▶ Exercise requirements
Please pick out every line of the rows below that contains the string "JSON", and copy each one. Case counts.

▶ Records
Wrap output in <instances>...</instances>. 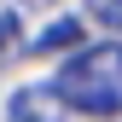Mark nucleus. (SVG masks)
Returning a JSON list of instances; mask_svg holds the SVG:
<instances>
[{
  "label": "nucleus",
  "instance_id": "f257e3e1",
  "mask_svg": "<svg viewBox=\"0 0 122 122\" xmlns=\"http://www.w3.org/2000/svg\"><path fill=\"white\" fill-rule=\"evenodd\" d=\"M58 99L81 116H122V41H105V47L76 52L64 70H58Z\"/></svg>",
  "mask_w": 122,
  "mask_h": 122
},
{
  "label": "nucleus",
  "instance_id": "f03ea898",
  "mask_svg": "<svg viewBox=\"0 0 122 122\" xmlns=\"http://www.w3.org/2000/svg\"><path fill=\"white\" fill-rule=\"evenodd\" d=\"M6 122H70V105L58 99V87H18L6 105Z\"/></svg>",
  "mask_w": 122,
  "mask_h": 122
},
{
  "label": "nucleus",
  "instance_id": "7ed1b4c3",
  "mask_svg": "<svg viewBox=\"0 0 122 122\" xmlns=\"http://www.w3.org/2000/svg\"><path fill=\"white\" fill-rule=\"evenodd\" d=\"M81 41V18H64V23H52V29H41L29 47L35 52H64V47H76Z\"/></svg>",
  "mask_w": 122,
  "mask_h": 122
},
{
  "label": "nucleus",
  "instance_id": "20e7f679",
  "mask_svg": "<svg viewBox=\"0 0 122 122\" xmlns=\"http://www.w3.org/2000/svg\"><path fill=\"white\" fill-rule=\"evenodd\" d=\"M18 47H23V23L12 18V12H0V58H12Z\"/></svg>",
  "mask_w": 122,
  "mask_h": 122
},
{
  "label": "nucleus",
  "instance_id": "39448f33",
  "mask_svg": "<svg viewBox=\"0 0 122 122\" xmlns=\"http://www.w3.org/2000/svg\"><path fill=\"white\" fill-rule=\"evenodd\" d=\"M93 18L111 23V29H122V0H93Z\"/></svg>",
  "mask_w": 122,
  "mask_h": 122
},
{
  "label": "nucleus",
  "instance_id": "423d86ee",
  "mask_svg": "<svg viewBox=\"0 0 122 122\" xmlns=\"http://www.w3.org/2000/svg\"><path fill=\"white\" fill-rule=\"evenodd\" d=\"M23 6H52V0H23Z\"/></svg>",
  "mask_w": 122,
  "mask_h": 122
}]
</instances>
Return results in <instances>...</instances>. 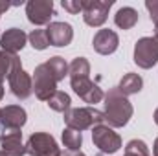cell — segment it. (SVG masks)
Instances as JSON below:
<instances>
[{"instance_id":"6da1fadb","label":"cell","mask_w":158,"mask_h":156,"mask_svg":"<svg viewBox=\"0 0 158 156\" xmlns=\"http://www.w3.org/2000/svg\"><path fill=\"white\" fill-rule=\"evenodd\" d=\"M103 101H105V123L109 125V127H125L127 123H129V119L132 117V112H134V109H132V105H131V101L121 94L118 90V86L116 88H110L107 94H105V97H103Z\"/></svg>"},{"instance_id":"7a4b0ae2","label":"cell","mask_w":158,"mask_h":156,"mask_svg":"<svg viewBox=\"0 0 158 156\" xmlns=\"http://www.w3.org/2000/svg\"><path fill=\"white\" fill-rule=\"evenodd\" d=\"M64 123H66V127L83 132L86 129H94L96 125L105 123V114L94 107L70 109L68 112H64Z\"/></svg>"},{"instance_id":"3957f363","label":"cell","mask_w":158,"mask_h":156,"mask_svg":"<svg viewBox=\"0 0 158 156\" xmlns=\"http://www.w3.org/2000/svg\"><path fill=\"white\" fill-rule=\"evenodd\" d=\"M92 142L103 154H114L121 147V138L118 132H114L112 127L101 123L92 129Z\"/></svg>"},{"instance_id":"277c9868","label":"cell","mask_w":158,"mask_h":156,"mask_svg":"<svg viewBox=\"0 0 158 156\" xmlns=\"http://www.w3.org/2000/svg\"><path fill=\"white\" fill-rule=\"evenodd\" d=\"M26 154L30 156H59L61 149L55 138L48 132H33L26 142Z\"/></svg>"},{"instance_id":"5b68a950","label":"cell","mask_w":158,"mask_h":156,"mask_svg":"<svg viewBox=\"0 0 158 156\" xmlns=\"http://www.w3.org/2000/svg\"><path fill=\"white\" fill-rule=\"evenodd\" d=\"M134 63L143 68L149 70L158 63V39L153 37H142L136 40L134 44Z\"/></svg>"},{"instance_id":"8992f818","label":"cell","mask_w":158,"mask_h":156,"mask_svg":"<svg viewBox=\"0 0 158 156\" xmlns=\"http://www.w3.org/2000/svg\"><path fill=\"white\" fill-rule=\"evenodd\" d=\"M33 92L40 101H48L57 92V79L53 77L46 63L39 64L33 72Z\"/></svg>"},{"instance_id":"52a82bcc","label":"cell","mask_w":158,"mask_h":156,"mask_svg":"<svg viewBox=\"0 0 158 156\" xmlns=\"http://www.w3.org/2000/svg\"><path fill=\"white\" fill-rule=\"evenodd\" d=\"M110 7L112 0H83V18L88 26L99 28L105 24Z\"/></svg>"},{"instance_id":"ba28073f","label":"cell","mask_w":158,"mask_h":156,"mask_svg":"<svg viewBox=\"0 0 158 156\" xmlns=\"http://www.w3.org/2000/svg\"><path fill=\"white\" fill-rule=\"evenodd\" d=\"M7 81H9V88H11L15 97L26 99V97L31 96V92H33V77L22 68V64H17L13 68V72L7 77Z\"/></svg>"},{"instance_id":"9c48e42d","label":"cell","mask_w":158,"mask_h":156,"mask_svg":"<svg viewBox=\"0 0 158 156\" xmlns=\"http://www.w3.org/2000/svg\"><path fill=\"white\" fill-rule=\"evenodd\" d=\"M26 15H28V20L35 26L50 24V18L53 17V2L52 0H30L26 4Z\"/></svg>"},{"instance_id":"30bf717a","label":"cell","mask_w":158,"mask_h":156,"mask_svg":"<svg viewBox=\"0 0 158 156\" xmlns=\"http://www.w3.org/2000/svg\"><path fill=\"white\" fill-rule=\"evenodd\" d=\"M70 84H72L74 92L77 94L85 103H88V105H96V103H99V101L105 97L103 90H101L94 81H90V77L72 79V81H70Z\"/></svg>"},{"instance_id":"8fae6325","label":"cell","mask_w":158,"mask_h":156,"mask_svg":"<svg viewBox=\"0 0 158 156\" xmlns=\"http://www.w3.org/2000/svg\"><path fill=\"white\" fill-rule=\"evenodd\" d=\"M46 35H48V42L50 46H68L72 39H74V30L68 22H50L46 28Z\"/></svg>"},{"instance_id":"7c38bea8","label":"cell","mask_w":158,"mask_h":156,"mask_svg":"<svg viewBox=\"0 0 158 156\" xmlns=\"http://www.w3.org/2000/svg\"><path fill=\"white\" fill-rule=\"evenodd\" d=\"M0 145L2 151L9 156H24L26 145L22 143V132L20 129H6L0 134Z\"/></svg>"},{"instance_id":"4fadbf2b","label":"cell","mask_w":158,"mask_h":156,"mask_svg":"<svg viewBox=\"0 0 158 156\" xmlns=\"http://www.w3.org/2000/svg\"><path fill=\"white\" fill-rule=\"evenodd\" d=\"M28 119V114L22 107L19 105H7L0 109V127L2 130L6 129H22Z\"/></svg>"},{"instance_id":"5bb4252c","label":"cell","mask_w":158,"mask_h":156,"mask_svg":"<svg viewBox=\"0 0 158 156\" xmlns=\"http://www.w3.org/2000/svg\"><path fill=\"white\" fill-rule=\"evenodd\" d=\"M92 46H94V50L99 55H110V53H114L118 50L119 37H118V33L112 31V30H99L94 35Z\"/></svg>"},{"instance_id":"9a60e30c","label":"cell","mask_w":158,"mask_h":156,"mask_svg":"<svg viewBox=\"0 0 158 156\" xmlns=\"http://www.w3.org/2000/svg\"><path fill=\"white\" fill-rule=\"evenodd\" d=\"M26 40H28V35H26L22 30H19V28H9V30H6V33L0 37V46H2L4 51L17 55V51H20V50L26 46Z\"/></svg>"},{"instance_id":"2e32d148","label":"cell","mask_w":158,"mask_h":156,"mask_svg":"<svg viewBox=\"0 0 158 156\" xmlns=\"http://www.w3.org/2000/svg\"><path fill=\"white\" fill-rule=\"evenodd\" d=\"M142 86H143V79L140 77L138 74L129 72V74H125L121 77V81H119V84H118V90L125 97H129L132 94H138L142 90Z\"/></svg>"},{"instance_id":"e0dca14e","label":"cell","mask_w":158,"mask_h":156,"mask_svg":"<svg viewBox=\"0 0 158 156\" xmlns=\"http://www.w3.org/2000/svg\"><path fill=\"white\" fill-rule=\"evenodd\" d=\"M114 22L116 26L121 28V30H131L138 24V11L134 7H121L118 9V13L114 15Z\"/></svg>"},{"instance_id":"ac0fdd59","label":"cell","mask_w":158,"mask_h":156,"mask_svg":"<svg viewBox=\"0 0 158 156\" xmlns=\"http://www.w3.org/2000/svg\"><path fill=\"white\" fill-rule=\"evenodd\" d=\"M17 64H22L19 55H13V53H7V51L0 50V83L11 76V72Z\"/></svg>"},{"instance_id":"d6986e66","label":"cell","mask_w":158,"mask_h":156,"mask_svg":"<svg viewBox=\"0 0 158 156\" xmlns=\"http://www.w3.org/2000/svg\"><path fill=\"white\" fill-rule=\"evenodd\" d=\"M90 63L85 59V57H76L70 64H68V76L70 81L72 79H85L90 77Z\"/></svg>"},{"instance_id":"ffe728a7","label":"cell","mask_w":158,"mask_h":156,"mask_svg":"<svg viewBox=\"0 0 158 156\" xmlns=\"http://www.w3.org/2000/svg\"><path fill=\"white\" fill-rule=\"evenodd\" d=\"M63 143L66 147V151H72V153H77L83 145V134L76 130V129H70V127H64L63 129Z\"/></svg>"},{"instance_id":"44dd1931","label":"cell","mask_w":158,"mask_h":156,"mask_svg":"<svg viewBox=\"0 0 158 156\" xmlns=\"http://www.w3.org/2000/svg\"><path fill=\"white\" fill-rule=\"evenodd\" d=\"M48 107L52 109V110H55V112H68L70 110V107H72V99H70V96L66 94V92H61V90H57L48 101Z\"/></svg>"},{"instance_id":"7402d4cb","label":"cell","mask_w":158,"mask_h":156,"mask_svg":"<svg viewBox=\"0 0 158 156\" xmlns=\"http://www.w3.org/2000/svg\"><path fill=\"white\" fill-rule=\"evenodd\" d=\"M46 66L50 68V72L53 74V77L57 79V83L63 81L64 76H68V63H66L63 57H59V55L50 57V59L46 61Z\"/></svg>"},{"instance_id":"603a6c76","label":"cell","mask_w":158,"mask_h":156,"mask_svg":"<svg viewBox=\"0 0 158 156\" xmlns=\"http://www.w3.org/2000/svg\"><path fill=\"white\" fill-rule=\"evenodd\" d=\"M123 156H149V147L142 140H131L125 147Z\"/></svg>"},{"instance_id":"cb8c5ba5","label":"cell","mask_w":158,"mask_h":156,"mask_svg":"<svg viewBox=\"0 0 158 156\" xmlns=\"http://www.w3.org/2000/svg\"><path fill=\"white\" fill-rule=\"evenodd\" d=\"M28 40H30V44H31L35 50H46V48L50 46L46 30H33V31L28 35Z\"/></svg>"},{"instance_id":"d4e9b609","label":"cell","mask_w":158,"mask_h":156,"mask_svg":"<svg viewBox=\"0 0 158 156\" xmlns=\"http://www.w3.org/2000/svg\"><path fill=\"white\" fill-rule=\"evenodd\" d=\"M61 4H63V7H64L68 13H72V15H77L79 11L83 13V0H63Z\"/></svg>"},{"instance_id":"484cf974","label":"cell","mask_w":158,"mask_h":156,"mask_svg":"<svg viewBox=\"0 0 158 156\" xmlns=\"http://www.w3.org/2000/svg\"><path fill=\"white\" fill-rule=\"evenodd\" d=\"M145 7H147V11L151 15V20H153L155 28H158V0H147Z\"/></svg>"},{"instance_id":"4316f807","label":"cell","mask_w":158,"mask_h":156,"mask_svg":"<svg viewBox=\"0 0 158 156\" xmlns=\"http://www.w3.org/2000/svg\"><path fill=\"white\" fill-rule=\"evenodd\" d=\"M59 156H86V154H83L81 151H77V153H72V151H66V153H64V151H61Z\"/></svg>"},{"instance_id":"83f0119b","label":"cell","mask_w":158,"mask_h":156,"mask_svg":"<svg viewBox=\"0 0 158 156\" xmlns=\"http://www.w3.org/2000/svg\"><path fill=\"white\" fill-rule=\"evenodd\" d=\"M9 6H11L9 2H0V17L4 15V11H7V9H9Z\"/></svg>"},{"instance_id":"f1b7e54d","label":"cell","mask_w":158,"mask_h":156,"mask_svg":"<svg viewBox=\"0 0 158 156\" xmlns=\"http://www.w3.org/2000/svg\"><path fill=\"white\" fill-rule=\"evenodd\" d=\"M153 154L158 156V138L155 140V145H153Z\"/></svg>"},{"instance_id":"f546056e","label":"cell","mask_w":158,"mask_h":156,"mask_svg":"<svg viewBox=\"0 0 158 156\" xmlns=\"http://www.w3.org/2000/svg\"><path fill=\"white\" fill-rule=\"evenodd\" d=\"M4 97V86H2V83H0V99Z\"/></svg>"},{"instance_id":"4dcf8cb0","label":"cell","mask_w":158,"mask_h":156,"mask_svg":"<svg viewBox=\"0 0 158 156\" xmlns=\"http://www.w3.org/2000/svg\"><path fill=\"white\" fill-rule=\"evenodd\" d=\"M155 123H156V125H158V109H156V110H155Z\"/></svg>"},{"instance_id":"1f68e13d","label":"cell","mask_w":158,"mask_h":156,"mask_svg":"<svg viewBox=\"0 0 158 156\" xmlns=\"http://www.w3.org/2000/svg\"><path fill=\"white\" fill-rule=\"evenodd\" d=\"M0 156H9L7 153H4V151H0Z\"/></svg>"},{"instance_id":"d6a6232c","label":"cell","mask_w":158,"mask_h":156,"mask_svg":"<svg viewBox=\"0 0 158 156\" xmlns=\"http://www.w3.org/2000/svg\"><path fill=\"white\" fill-rule=\"evenodd\" d=\"M155 37L158 39V28H155Z\"/></svg>"}]
</instances>
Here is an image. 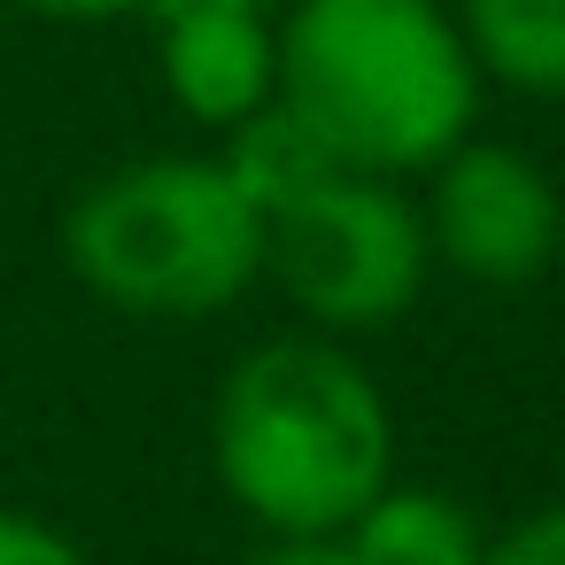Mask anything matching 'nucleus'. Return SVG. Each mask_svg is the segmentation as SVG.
I'll return each mask as SVG.
<instances>
[{"mask_svg":"<svg viewBox=\"0 0 565 565\" xmlns=\"http://www.w3.org/2000/svg\"><path fill=\"white\" fill-rule=\"evenodd\" d=\"M210 472L256 534H341L395 480V411L341 333H271L217 380Z\"/></svg>","mask_w":565,"mask_h":565,"instance_id":"f257e3e1","label":"nucleus"},{"mask_svg":"<svg viewBox=\"0 0 565 565\" xmlns=\"http://www.w3.org/2000/svg\"><path fill=\"white\" fill-rule=\"evenodd\" d=\"M480 63L449 0H287L279 102L326 140L333 163L426 179L480 132Z\"/></svg>","mask_w":565,"mask_h":565,"instance_id":"f03ea898","label":"nucleus"},{"mask_svg":"<svg viewBox=\"0 0 565 565\" xmlns=\"http://www.w3.org/2000/svg\"><path fill=\"white\" fill-rule=\"evenodd\" d=\"M63 264L125 318H217L264 287V210L225 156H140L63 210Z\"/></svg>","mask_w":565,"mask_h":565,"instance_id":"7ed1b4c3","label":"nucleus"},{"mask_svg":"<svg viewBox=\"0 0 565 565\" xmlns=\"http://www.w3.org/2000/svg\"><path fill=\"white\" fill-rule=\"evenodd\" d=\"M264 279L318 333H387L434 279L426 210L403 179L326 171L264 217Z\"/></svg>","mask_w":565,"mask_h":565,"instance_id":"20e7f679","label":"nucleus"},{"mask_svg":"<svg viewBox=\"0 0 565 565\" xmlns=\"http://www.w3.org/2000/svg\"><path fill=\"white\" fill-rule=\"evenodd\" d=\"M426 241H434V271H457L465 287L488 295H519L534 287L557 248H565V194L557 179L503 140H457L434 171H426Z\"/></svg>","mask_w":565,"mask_h":565,"instance_id":"39448f33","label":"nucleus"},{"mask_svg":"<svg viewBox=\"0 0 565 565\" xmlns=\"http://www.w3.org/2000/svg\"><path fill=\"white\" fill-rule=\"evenodd\" d=\"M156 78L194 132H233L279 102V9L248 0H156Z\"/></svg>","mask_w":565,"mask_h":565,"instance_id":"423d86ee","label":"nucleus"},{"mask_svg":"<svg viewBox=\"0 0 565 565\" xmlns=\"http://www.w3.org/2000/svg\"><path fill=\"white\" fill-rule=\"evenodd\" d=\"M341 534L356 565H488V526L457 495L418 480H387Z\"/></svg>","mask_w":565,"mask_h":565,"instance_id":"0eeeda50","label":"nucleus"},{"mask_svg":"<svg viewBox=\"0 0 565 565\" xmlns=\"http://www.w3.org/2000/svg\"><path fill=\"white\" fill-rule=\"evenodd\" d=\"M488 86L519 102H565V0H449Z\"/></svg>","mask_w":565,"mask_h":565,"instance_id":"6e6552de","label":"nucleus"},{"mask_svg":"<svg viewBox=\"0 0 565 565\" xmlns=\"http://www.w3.org/2000/svg\"><path fill=\"white\" fill-rule=\"evenodd\" d=\"M217 156H225V171L248 186V202H256L264 217H271L287 194H302L310 179L349 171V163H333V156H326V140H318V132H310L287 102H271V109H256L248 125H233Z\"/></svg>","mask_w":565,"mask_h":565,"instance_id":"1a4fd4ad","label":"nucleus"},{"mask_svg":"<svg viewBox=\"0 0 565 565\" xmlns=\"http://www.w3.org/2000/svg\"><path fill=\"white\" fill-rule=\"evenodd\" d=\"M0 565H94V557H86L55 519L0 503Z\"/></svg>","mask_w":565,"mask_h":565,"instance_id":"9d476101","label":"nucleus"},{"mask_svg":"<svg viewBox=\"0 0 565 565\" xmlns=\"http://www.w3.org/2000/svg\"><path fill=\"white\" fill-rule=\"evenodd\" d=\"M488 565H565V503H534L503 534H488Z\"/></svg>","mask_w":565,"mask_h":565,"instance_id":"9b49d317","label":"nucleus"},{"mask_svg":"<svg viewBox=\"0 0 565 565\" xmlns=\"http://www.w3.org/2000/svg\"><path fill=\"white\" fill-rule=\"evenodd\" d=\"M148 9L156 0H9V17H40V24H125Z\"/></svg>","mask_w":565,"mask_h":565,"instance_id":"f8f14e48","label":"nucleus"},{"mask_svg":"<svg viewBox=\"0 0 565 565\" xmlns=\"http://www.w3.org/2000/svg\"><path fill=\"white\" fill-rule=\"evenodd\" d=\"M248 565H356L349 534H264Z\"/></svg>","mask_w":565,"mask_h":565,"instance_id":"ddd939ff","label":"nucleus"},{"mask_svg":"<svg viewBox=\"0 0 565 565\" xmlns=\"http://www.w3.org/2000/svg\"><path fill=\"white\" fill-rule=\"evenodd\" d=\"M0 55H9V0H0Z\"/></svg>","mask_w":565,"mask_h":565,"instance_id":"4468645a","label":"nucleus"},{"mask_svg":"<svg viewBox=\"0 0 565 565\" xmlns=\"http://www.w3.org/2000/svg\"><path fill=\"white\" fill-rule=\"evenodd\" d=\"M248 9H287V0H248Z\"/></svg>","mask_w":565,"mask_h":565,"instance_id":"2eb2a0df","label":"nucleus"}]
</instances>
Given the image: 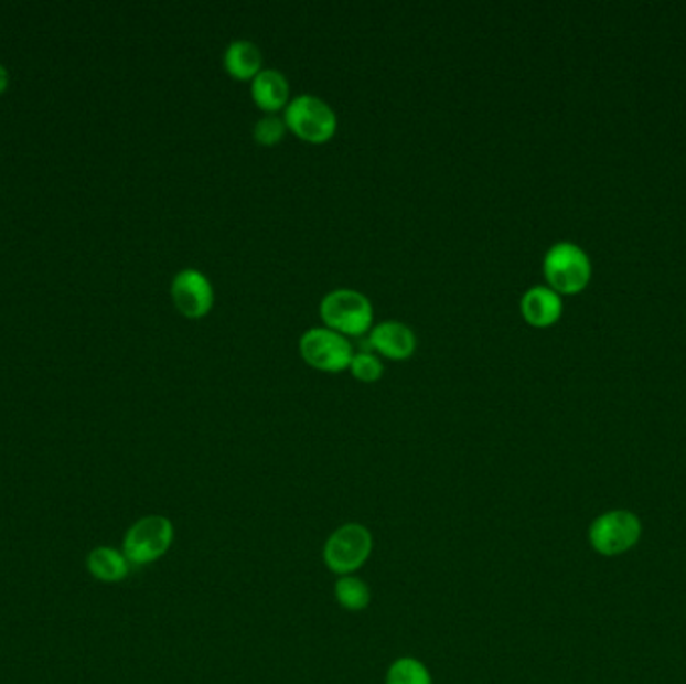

▶ Solution for this task
Returning a JSON list of instances; mask_svg holds the SVG:
Instances as JSON below:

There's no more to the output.